Seeks more details about financial and administrative aspects


Our Correspondent September 17, 2015
PHOTO: FILE

ISLAMABAD: The Cabinet Committee on Privatisation on Thursday put off a decision on the privatisation structure of Faisalabad Electricity Supply Company (Fesco) as it could not agree on a proposal of selling 75% stake in one of the best performing power utilities.

The Privatisation Commission (PC) board had sought the CCOP’s nod to sell the stake in Fesco that served one-tenth of the country’s population. Finance and Privatisation Minister Ishaq Dar chaired the meeting.

The CCOP considered various options presented by the Privatisation Division for divestment of shareholding in Fesco and Thermal Power Station Muzaffargarh of Northern Power Generation Company, according to the Ministry of Finance.

“Financial advisers should provide the government with multiple options with a view to maximise gains from these transactions,” a press release said.

PC Chairman Mohammad Zubair said the CCOP sought more explanation on the financial and administrative aspects, adding the committee had powers to set aside the PC board’s decision and approve a new transaction structure.

He pointed out that Fesco’s transaction structure would set broader parameters for other power companies, therefore, the government wanted to ensure transparency and accountability in the process.

Fesco is one of the most efficient companies with line losses of slightly over 10% and recovery ratio of over 99%.

The financial advisers had given four options for Fesco’s privatisation and put its weight behind selling a minimum 76% shares along with transfer of management control.

However, the PC board reduced the share percentage to 75% in a bid to keep at least two directors on the board of the privatised company.

The advisers were of the view that the sale of 76% shares would maximise proceeds besides making the offer lucrative for the investor, who would have complete control over decision-making and would not need government’s approval.

The advisers also gave the option of selling a minimum 51% strategic stake along with management control while remaining shares should be offloaded in the capital market in the next three to four years.

However, they cautioned that in this case there were more disadvantages than benefits. In this option, the government may find it difficult to market the transaction and will keep a significant presence on the board, which will enable it to influence management activities and decisions.

The third possibility was selling 88% shares to a strategic investor. However, there was no clarity about the remaining 12% shares. The advisers also reviewed the option of privatisation after setting up a subsidiary, which it did not recommend.
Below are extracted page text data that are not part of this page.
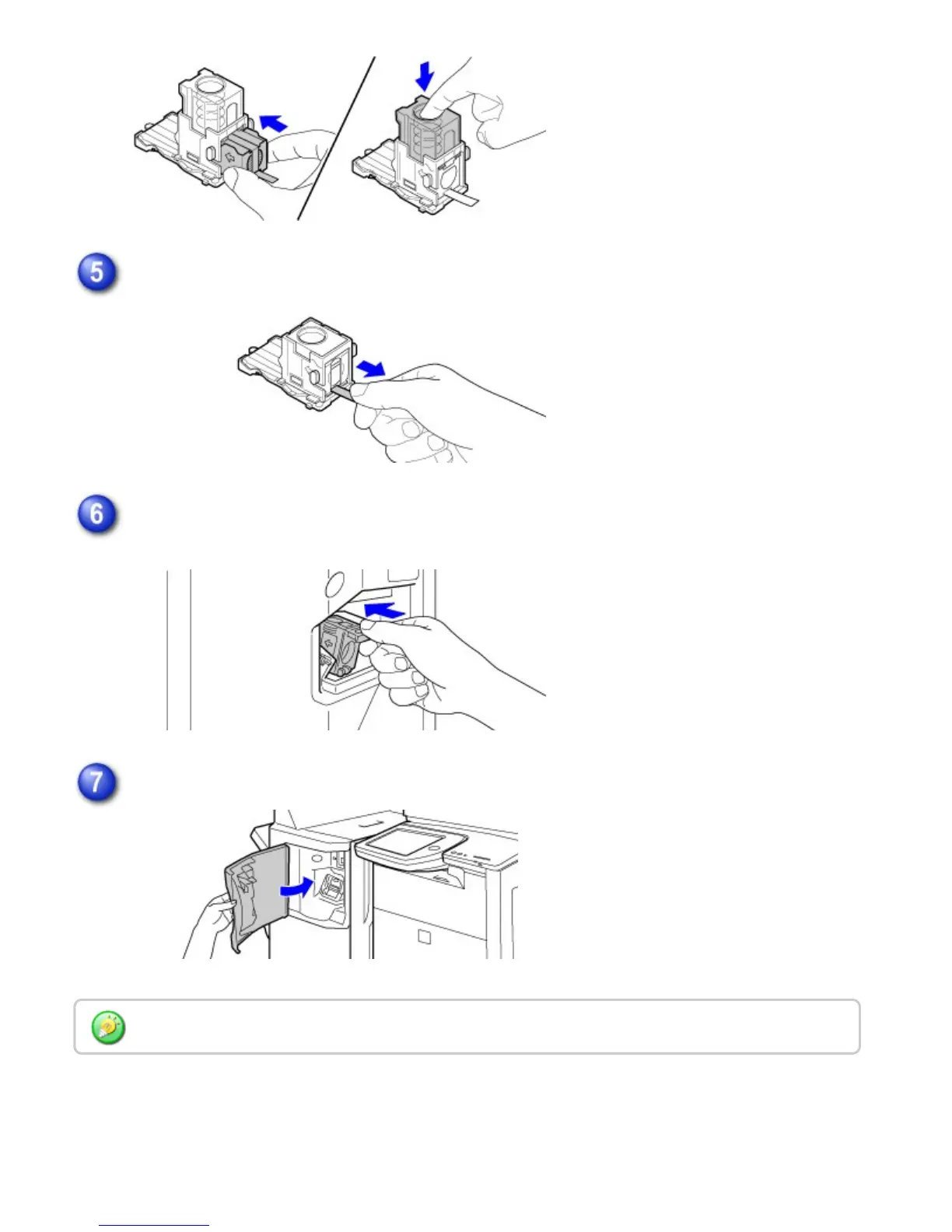 5

6

7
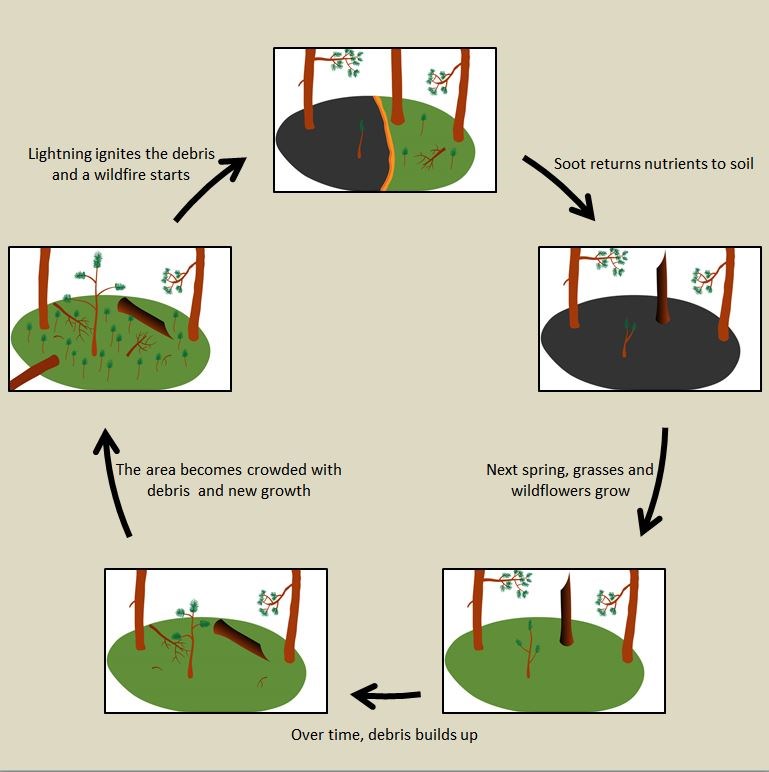 Lightning ignites the debris and a wildfire starts

Soot returns nutrients to soil

Next spring, grasses and wildflowers grow

Over time, debris builds up

The area becomes crowded with debris and new growth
The government has not yet taken a decision on 12% shares that the previous government provided to the employees. There is also another hurdle pertaining to the ownership of Fesco properties.

Of the 120 properties owned by the company, titles of 98 have not been transferred to its name. The estimated value of the 98 properties was roughly Rs11 billion.

TPS Muzaffargarh

Zubair said the CCOP gave its approval for carving out the 1,350-megawatt power plant from Northern Power Generation Company Limited (NPGCL).

The government would establish a subsidiary to transfer assets and liabilities of the power station before its privatisation.

In order to improve the marketability, the financial advisers had proposed that all trade and other payables that form part of the circular debt should be kept in NPGCL and not transferred to TPS Muzaffargarh.

Published in The Express Tribune, September 18th, 2015.